Monday, February 14, 2011

Long Time Gone

 I was out watching the sun set last evening, enjoying the barking of Canada Geese as they circled and landed at a nearby pond on Hemple. After the sky extinguished itself and the air began again to grow cold and dark, I walked back to the house.
 High overhead the moon shone brilliantly. I looked up at it from beneath the flagpole, thought of how long it had been since the first lunar landing: 15,183 days. How could those 41 and a half years have passed so quickly?


 Think back to those six missions - Apollo 11 through Apollo 17 (minus Apollo 13 which did not land) - and the dozen men who walked there. Those were the days of living science! I cannot remember a more exciting time. After the first moon landing, I drove to Wapakoneta, Ohio to help welcome Neil Armstrong home. It was a magic day, listening to the first man on the moon speak to us.
 Why have we not gone back since 1972? Why, for that matter, have we not gone anywhere?


 Walking by the barn, I looked through the branches of the sycamore, full of fruit, and watched as the moon's light threaded through the bare branches.
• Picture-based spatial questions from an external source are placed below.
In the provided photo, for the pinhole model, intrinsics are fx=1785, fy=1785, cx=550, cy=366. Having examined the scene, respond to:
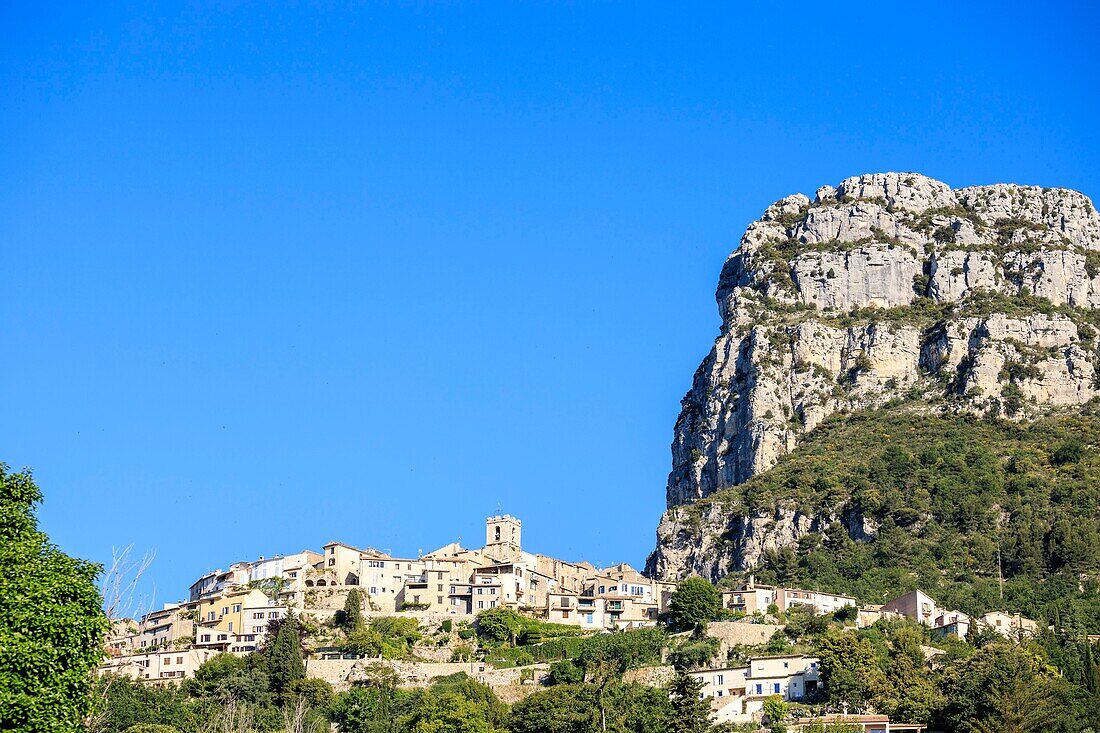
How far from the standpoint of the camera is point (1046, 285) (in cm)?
15175

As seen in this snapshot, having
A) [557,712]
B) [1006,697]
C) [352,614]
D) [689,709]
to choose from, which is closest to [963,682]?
[1006,697]

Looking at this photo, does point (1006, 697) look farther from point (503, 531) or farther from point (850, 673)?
point (503, 531)

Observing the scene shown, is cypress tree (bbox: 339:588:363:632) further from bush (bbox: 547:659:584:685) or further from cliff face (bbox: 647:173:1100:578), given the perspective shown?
cliff face (bbox: 647:173:1100:578)

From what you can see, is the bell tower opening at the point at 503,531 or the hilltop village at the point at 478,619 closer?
the hilltop village at the point at 478,619

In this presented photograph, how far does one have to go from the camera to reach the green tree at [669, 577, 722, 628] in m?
104

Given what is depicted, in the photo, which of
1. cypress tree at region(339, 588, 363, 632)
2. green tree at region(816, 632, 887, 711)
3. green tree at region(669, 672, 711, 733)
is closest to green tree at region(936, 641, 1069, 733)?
green tree at region(816, 632, 887, 711)

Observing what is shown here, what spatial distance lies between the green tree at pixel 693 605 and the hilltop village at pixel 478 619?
765mm

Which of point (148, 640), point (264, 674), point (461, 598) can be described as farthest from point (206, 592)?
point (264, 674)

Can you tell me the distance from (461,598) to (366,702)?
20.5m

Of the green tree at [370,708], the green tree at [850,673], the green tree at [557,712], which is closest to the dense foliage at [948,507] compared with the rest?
the green tree at [850,673]

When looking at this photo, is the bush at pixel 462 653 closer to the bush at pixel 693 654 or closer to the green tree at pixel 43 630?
the bush at pixel 693 654

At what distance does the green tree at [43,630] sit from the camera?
3962 cm

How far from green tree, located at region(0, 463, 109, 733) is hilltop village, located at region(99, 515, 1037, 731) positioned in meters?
50.4

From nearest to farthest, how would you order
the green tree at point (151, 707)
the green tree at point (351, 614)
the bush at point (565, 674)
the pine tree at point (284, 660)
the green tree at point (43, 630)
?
the green tree at point (43, 630)
the green tree at point (151, 707)
the pine tree at point (284, 660)
the bush at point (565, 674)
the green tree at point (351, 614)
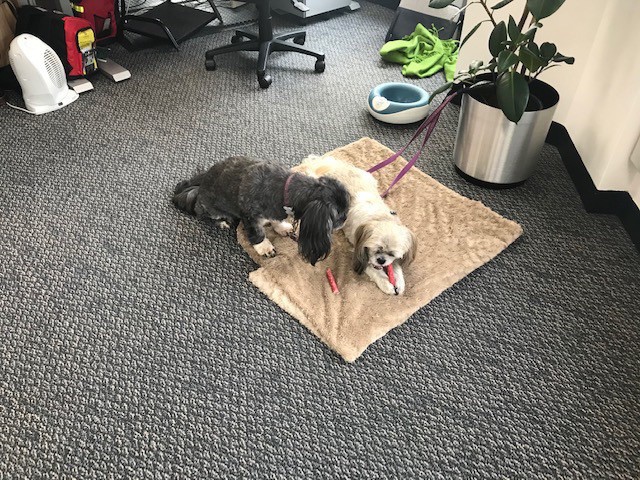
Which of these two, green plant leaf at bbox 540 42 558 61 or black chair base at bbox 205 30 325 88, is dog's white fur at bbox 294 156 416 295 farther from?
black chair base at bbox 205 30 325 88

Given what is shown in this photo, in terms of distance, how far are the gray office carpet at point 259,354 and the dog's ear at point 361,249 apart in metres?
0.24

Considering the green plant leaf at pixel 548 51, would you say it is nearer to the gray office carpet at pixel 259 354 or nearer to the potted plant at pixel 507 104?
the potted plant at pixel 507 104

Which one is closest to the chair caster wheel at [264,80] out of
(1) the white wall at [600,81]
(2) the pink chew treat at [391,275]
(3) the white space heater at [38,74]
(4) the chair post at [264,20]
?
(4) the chair post at [264,20]

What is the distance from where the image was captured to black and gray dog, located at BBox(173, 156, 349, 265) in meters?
1.56

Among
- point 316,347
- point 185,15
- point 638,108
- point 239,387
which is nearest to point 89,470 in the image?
point 239,387

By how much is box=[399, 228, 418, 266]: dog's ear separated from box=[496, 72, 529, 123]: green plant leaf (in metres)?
0.56

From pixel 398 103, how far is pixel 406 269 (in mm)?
1040

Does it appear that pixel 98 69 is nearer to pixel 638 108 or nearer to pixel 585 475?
pixel 638 108

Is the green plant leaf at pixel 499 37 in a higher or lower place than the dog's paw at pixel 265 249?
higher

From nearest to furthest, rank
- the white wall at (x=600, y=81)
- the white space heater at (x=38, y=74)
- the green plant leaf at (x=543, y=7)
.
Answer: the green plant leaf at (x=543, y=7) < the white wall at (x=600, y=81) < the white space heater at (x=38, y=74)

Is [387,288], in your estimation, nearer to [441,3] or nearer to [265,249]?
[265,249]

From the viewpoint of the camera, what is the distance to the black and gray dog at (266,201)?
1.56 metres

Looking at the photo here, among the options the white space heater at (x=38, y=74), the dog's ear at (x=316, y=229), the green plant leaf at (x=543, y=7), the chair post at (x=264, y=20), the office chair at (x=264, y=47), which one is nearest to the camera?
the dog's ear at (x=316, y=229)

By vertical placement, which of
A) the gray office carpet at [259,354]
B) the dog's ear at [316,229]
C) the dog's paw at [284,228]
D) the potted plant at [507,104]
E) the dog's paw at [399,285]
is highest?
the potted plant at [507,104]
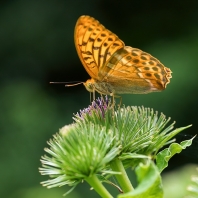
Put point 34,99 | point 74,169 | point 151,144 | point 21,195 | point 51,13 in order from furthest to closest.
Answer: point 51,13, point 34,99, point 21,195, point 151,144, point 74,169

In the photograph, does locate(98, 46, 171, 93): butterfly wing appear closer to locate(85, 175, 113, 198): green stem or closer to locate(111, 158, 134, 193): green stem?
locate(111, 158, 134, 193): green stem

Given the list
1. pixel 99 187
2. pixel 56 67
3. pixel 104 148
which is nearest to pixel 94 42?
pixel 104 148

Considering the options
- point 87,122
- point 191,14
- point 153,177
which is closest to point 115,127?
point 87,122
It will not be full until Saturday, but already the moon is painting shadows on the ground each evening. I can see the branches overhead without walking outside.
 Later, at 8:14 p.m., I'm back outside, setting my camera up on a tripod, using the garage as a windbreak. It is a pleasant spot: sheltered and private and yet open to the whole sky overhead,. The moon, soft beneath slight clouds, is so bright that I cannot look at it without losing some of my night vision. I snap a few shots and step back into the kitchen, still not particularly cold.
 Though it was a dozen Americans who set foot on the moon, I worry that, four decades later, we could not do it again. It is a marvel that it happened at all. My grandfather, who died in 1970, said he was a member of a generation that saw more change in their lifetimes than any other ever had before or would since. I think he was right. From the horse to the moon, all sandwiched between birth and death.
 Each time the moon rises it reminds me of what we have done, suggests what we might do again. Dreams die hard.